Methane: the find that may mean life on Mars
Scientists say massive gas plumes are difficult to explain without biological source
Nasa scientists confirmed last night that they have detected vast plumes of methane gas in the atmosphere of Mars, which they said could be a sign that extraterrestrial microbes are living deep beneath the surface of the Red Planet.
A detailed analysis of the Martian atmosphere using telescopes on Earth has detected three "active hotspots" in the northern hemisphere producing about 19,000 tons of methane – equivalent to some of the larger underground methane seeps on Earth.
Four years ago, scientists analysing data from the European Space Agency's Mars Express spacecraft announced that they had detected possible signs of methane, but the latest Nasa announcement has placed the detection of methane beyond doubt, raising the prospect that this could turn out to be the first unequivocal sign of life beyond Earth.
"Mars is active. It has natural gas – methane – and more importantly it varies in time and space," Michael Meyer, a Mars programme scientist at Nasa headquarters in Washington, said last night.
Methane is quickly broken down chemically in the radiation-soaked environment of Mars and does not last for more than a few hundred years, so scientists believe that it is probably being continually released from the ground by one of two sources – either as a result of geological activity or as a by-product of life.
Although the gas can be produced by geological processes, there are no known active volcanoes on Mars. This raises the tantalising possibility that it is being produced biologically by microbes living beneath the surface.
A team led by Michael Mumma of Nasa Goddard Space Flight Centre in Greenbelt, Maryland, found particularly "strong releases" of methane mixed with water vapour in the northern hemisphere in 2003. "This is the first definitive release of methane on Mars and the first definitive maps of where it is released," Dr Mumma said.
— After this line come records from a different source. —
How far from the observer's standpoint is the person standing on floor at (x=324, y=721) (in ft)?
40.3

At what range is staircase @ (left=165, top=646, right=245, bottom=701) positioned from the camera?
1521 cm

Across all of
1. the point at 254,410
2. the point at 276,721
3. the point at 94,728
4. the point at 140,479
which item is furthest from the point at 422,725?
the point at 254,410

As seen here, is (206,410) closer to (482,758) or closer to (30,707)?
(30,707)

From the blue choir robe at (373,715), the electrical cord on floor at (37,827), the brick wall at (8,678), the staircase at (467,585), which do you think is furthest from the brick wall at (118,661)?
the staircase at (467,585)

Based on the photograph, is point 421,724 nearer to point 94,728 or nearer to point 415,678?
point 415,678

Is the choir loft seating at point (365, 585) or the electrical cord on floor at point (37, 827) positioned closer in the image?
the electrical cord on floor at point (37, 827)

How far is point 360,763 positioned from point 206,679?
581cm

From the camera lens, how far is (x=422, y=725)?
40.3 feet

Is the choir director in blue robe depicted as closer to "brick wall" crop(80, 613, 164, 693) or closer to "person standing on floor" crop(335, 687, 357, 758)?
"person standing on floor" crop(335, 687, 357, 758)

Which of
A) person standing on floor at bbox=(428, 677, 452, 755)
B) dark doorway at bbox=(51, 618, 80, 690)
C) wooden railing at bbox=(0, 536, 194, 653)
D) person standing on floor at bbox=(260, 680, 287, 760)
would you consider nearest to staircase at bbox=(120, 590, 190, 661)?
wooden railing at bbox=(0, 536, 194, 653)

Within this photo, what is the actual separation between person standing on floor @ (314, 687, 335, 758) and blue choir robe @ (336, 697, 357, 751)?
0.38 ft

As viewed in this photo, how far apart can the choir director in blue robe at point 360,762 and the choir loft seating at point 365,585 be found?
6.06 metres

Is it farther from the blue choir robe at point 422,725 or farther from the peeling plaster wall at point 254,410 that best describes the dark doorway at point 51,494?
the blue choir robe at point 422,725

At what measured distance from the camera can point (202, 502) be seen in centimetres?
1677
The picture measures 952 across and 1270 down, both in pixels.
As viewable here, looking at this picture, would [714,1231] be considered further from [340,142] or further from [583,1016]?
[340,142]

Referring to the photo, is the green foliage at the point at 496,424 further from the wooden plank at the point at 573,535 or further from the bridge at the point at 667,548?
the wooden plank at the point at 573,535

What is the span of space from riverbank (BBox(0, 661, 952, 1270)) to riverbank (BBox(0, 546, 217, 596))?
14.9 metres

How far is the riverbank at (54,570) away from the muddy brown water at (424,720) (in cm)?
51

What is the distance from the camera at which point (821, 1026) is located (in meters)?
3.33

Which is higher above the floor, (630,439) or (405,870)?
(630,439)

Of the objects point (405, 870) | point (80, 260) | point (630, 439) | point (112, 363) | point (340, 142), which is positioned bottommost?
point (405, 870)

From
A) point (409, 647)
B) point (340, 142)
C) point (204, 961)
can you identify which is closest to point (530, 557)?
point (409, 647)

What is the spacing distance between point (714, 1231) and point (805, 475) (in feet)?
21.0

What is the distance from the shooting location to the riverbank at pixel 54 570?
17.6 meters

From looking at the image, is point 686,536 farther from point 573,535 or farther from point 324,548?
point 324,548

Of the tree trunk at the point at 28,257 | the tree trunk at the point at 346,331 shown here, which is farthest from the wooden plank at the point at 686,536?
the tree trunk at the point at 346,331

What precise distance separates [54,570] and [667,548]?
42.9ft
During a survey that covered 90 per cent of the Martian surface spanning a period of three Mars years, the scientists also detected a strong release of methane in 2006 at the time of the year when the Martian day is the same length as the Martian night. "Before 2003, all searches for methane were negative. Since then, three groups have reported detections of methane," the scientists say in their study published today in the journal Science.
"The most compelling question relates to the origin of the methane. The methane we detected is of unknown age – its origin could be ancient or perhaps recent. Both geochemical and biological origins have been explored, but no consensus has emerged," the scientists say in Science.
One possibility is that the methane is produced by Martian microbes living deep enough for underground water to be in liquid form. At this depth they could be living off hydrogen formed when water molecules split apart, along with carbon dioxide which could act as a source of carbon, producing methane as a waste product.
Lisa Pratt, a geobiologist at Indiana University, said the latest findings are extremely exciting. "It's time, it's prudent we explore Mars looking for a lifeform that exhales methane," she said.
Professor Fred Taylor, head of atmospheric, oceanic and planetary science at Oxford University, said it is difficult to explain how plumes could appear at specific locations at certain times without a biological source.